2- Filistin meselesi ile alakalı gerek İngilizlerin tek devletli çözümü gerekse Amerika’nın iki devletli çözümü; ikisi de Yahudi varlığına meşruiyet sağlamak anlamına gelir. Bu durum aynı zamanda Filistin’in kurtuluşu değil bitişi anlamına gelir.
3- Filistin’in büyük bir bölümünden vazgeçerek 67 sınırları içerisinde bir devlet istemenin anlamı tek cümle ile “Filistin’i Yahudilere peşkeş çekmek” demektir.
4- Yöneticilerin, Filistin’de Yahudilere karşı direnişi terör ve şiddet olarak ifade etmesi, Yahudi varlığının saldırı ve katliamlarını direniş ile eşdeğer tutması; onları Yahudi işbirlikçisi yapar.
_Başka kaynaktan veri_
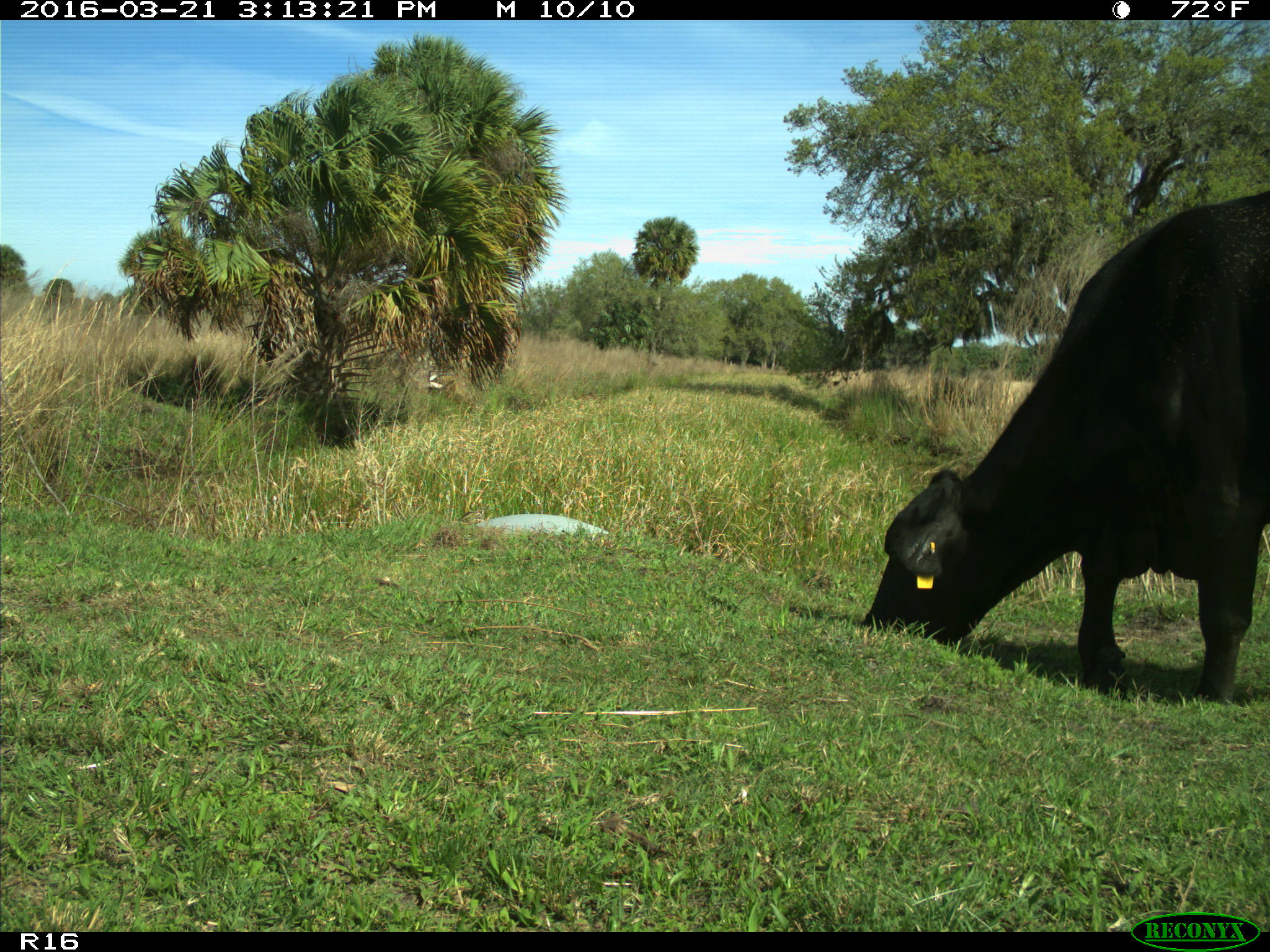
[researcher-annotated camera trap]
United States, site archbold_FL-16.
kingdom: Animalia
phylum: Chordata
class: Mammalia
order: Artiodactyla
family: Bovidae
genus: Bos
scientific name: Bos taurus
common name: domestic cow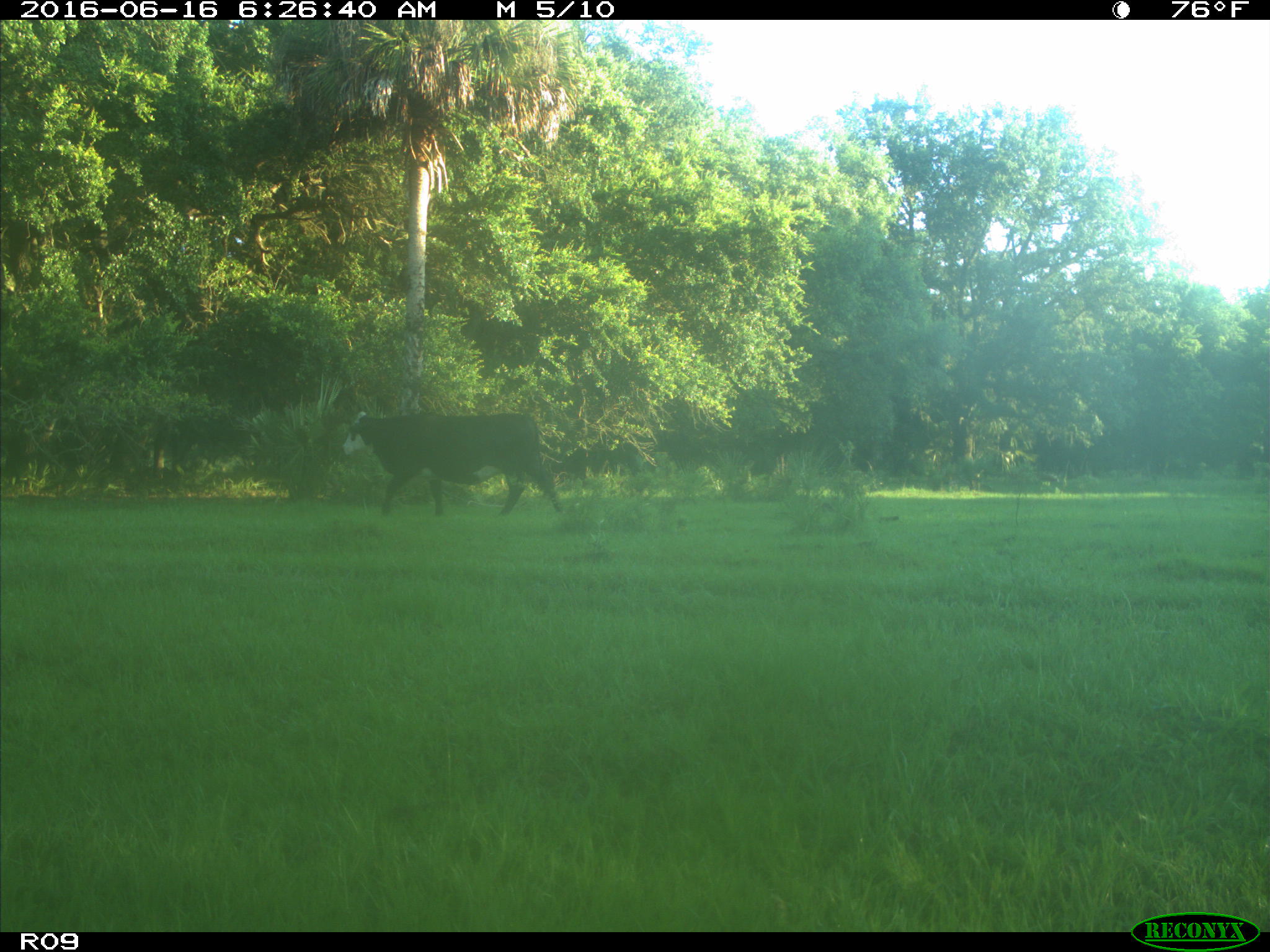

5- İslam İşbirliği Teşkilatı toplantısı gösterdi ki; “Yahudiler için Filistin’den, Mescid-i Aksa’dan ve Filistin halkından tamamen vazgeçilmiş.
6- İslam ümmeti İslam coğrafyasında yaşanan elem ve acılara karşı kılını kıpırdatmayan ancak efendileri çağırdığında süratle ordularını harekete geçiren bu yöneticileri asla unutmayacak.
7- Mübarek topraklar, işgalin gölgesi altında kendisini turistik amaçla ziyaret edecek kimseleri beklemiyor.
8- Filistin halkı, "Osmanlı İmparatorluğu'nun günleri çoktan bitti. Yahudi halkının başkenti Kudüs’tür ve öyle de kalacaktır" diyen Yahudi Dış İşleri Bakanına, Osmanlı’nın bitmediğini gösterecek ve Yahudilerin pisliğinden dünyayı kurtaracak, Allah için kanını ve canını verecek fatihleri bekliyor.
9- Kâfirler ve münafıklar istemese de Allah Subhanehu ve Teala Nübüvvet metodu üzere kurulacak Raşidi Hilafet Devleti altında işgal altındaki Filistin’i ve diğer İslam beldelerini şerefli bir Halife’ye ve onun ordusuna nasip etsin.